I now know that the young man is named Nick and that the Native American elder is named Nathan and that a man from another contentious protest group, the Hebrew Israelites, is named Shar. These are real people with three-dimensional lives and histories and feelings and they were all in the same place at the same time and their interactions went viral in a “shitty first draft” that carried myriad misleading assumptions across the internet to fan the flames of hatred and division. When it popped up on my Facebook feed, shared by another priest on Saturday, the caption on the video stated, “Teenagers wearing MAGA hats were caught on tape mocking a Native elder…”
Here we go. “Mocking.” Assumption. Rep. Deb Haaland, in a quickly released statement, said the students’ “blatant hate, disrespect, and intolerance is a signal of how common decency has decayed under this administration.” Assumption. A joint statement by the Diocese of Covington and Covington Catholic High School released Saturday stated, “we condemn the actions…this behavior is opposed to the Church’s teachings on the dignity and respect of the human person.” Assumption. Indeed this is all about how, as we Episcopalians call it in our Baptismal Covenant, “to respect the dignity of every human being.”

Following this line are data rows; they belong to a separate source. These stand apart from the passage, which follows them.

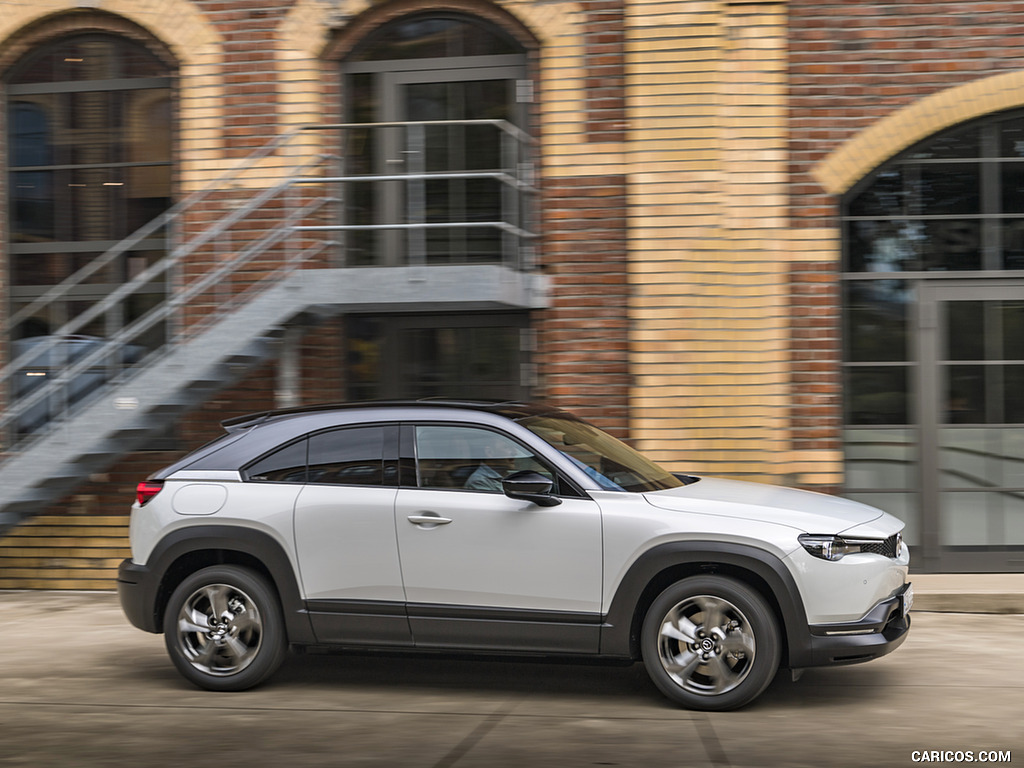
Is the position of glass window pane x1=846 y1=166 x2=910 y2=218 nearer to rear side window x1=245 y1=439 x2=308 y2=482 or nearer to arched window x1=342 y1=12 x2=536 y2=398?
arched window x1=342 y1=12 x2=536 y2=398

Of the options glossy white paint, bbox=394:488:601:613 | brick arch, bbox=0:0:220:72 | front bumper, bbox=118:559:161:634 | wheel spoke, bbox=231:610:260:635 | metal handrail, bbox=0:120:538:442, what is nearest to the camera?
glossy white paint, bbox=394:488:601:613

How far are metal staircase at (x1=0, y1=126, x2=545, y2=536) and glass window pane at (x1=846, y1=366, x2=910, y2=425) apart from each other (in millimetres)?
2776

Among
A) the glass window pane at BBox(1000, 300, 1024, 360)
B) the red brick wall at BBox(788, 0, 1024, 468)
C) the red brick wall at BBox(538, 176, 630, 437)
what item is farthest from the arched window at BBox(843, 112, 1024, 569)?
the red brick wall at BBox(538, 176, 630, 437)

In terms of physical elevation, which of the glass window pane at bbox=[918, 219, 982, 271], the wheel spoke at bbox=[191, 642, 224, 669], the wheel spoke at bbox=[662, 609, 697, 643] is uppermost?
the glass window pane at bbox=[918, 219, 982, 271]

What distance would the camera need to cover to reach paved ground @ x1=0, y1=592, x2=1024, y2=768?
5461 mm

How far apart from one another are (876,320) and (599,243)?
2.46 m

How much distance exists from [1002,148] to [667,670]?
6286mm

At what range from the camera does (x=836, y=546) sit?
6.19m

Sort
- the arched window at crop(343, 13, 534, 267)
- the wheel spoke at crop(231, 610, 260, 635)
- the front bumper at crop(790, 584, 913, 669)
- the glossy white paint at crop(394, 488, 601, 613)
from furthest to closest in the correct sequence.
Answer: the arched window at crop(343, 13, 534, 267)
the wheel spoke at crop(231, 610, 260, 635)
the glossy white paint at crop(394, 488, 601, 613)
the front bumper at crop(790, 584, 913, 669)

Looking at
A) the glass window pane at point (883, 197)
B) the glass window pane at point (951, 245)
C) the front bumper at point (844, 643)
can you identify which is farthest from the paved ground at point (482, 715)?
the glass window pane at point (883, 197)

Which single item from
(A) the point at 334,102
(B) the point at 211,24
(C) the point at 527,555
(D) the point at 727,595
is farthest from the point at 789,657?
(B) the point at 211,24

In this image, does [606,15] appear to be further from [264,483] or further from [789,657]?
[789,657]

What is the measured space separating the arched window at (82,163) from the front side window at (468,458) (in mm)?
5348

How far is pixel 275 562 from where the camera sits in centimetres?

I do not disagree with Rep. Haaland’s assumption about the political tone of our national dialogue under President Trump. I have many strong negative feelings about his presidency and about his personality. But I pray for him because as much as I may fight it, I believe he is a beloved child of God, just like me, no better or worse in God’s eyes, and he deserves the same dignity and respect that God’s grace and love has afforded me. So does Nick Sandmann. So does Nathan Phillips. So does Shar Yaqataz Banyamyan.
When I am able to see past my assumptions to the person God has created each individual to be, I believe that my prayers for that individual somehow have greater agency in the cosmos. At the very least, it softens my heart to see the Divine within each soul, no matter how buried and unreachable it may appear to be. It is only then that I can get the best glimpse of the story God has for each of these people, because God knows the full story, past, present and future. God has no need for a shitty first draft because God know our stories completely. And yet, knowing all our imperfections, past, present and future, God still chooses to love us unconditionally.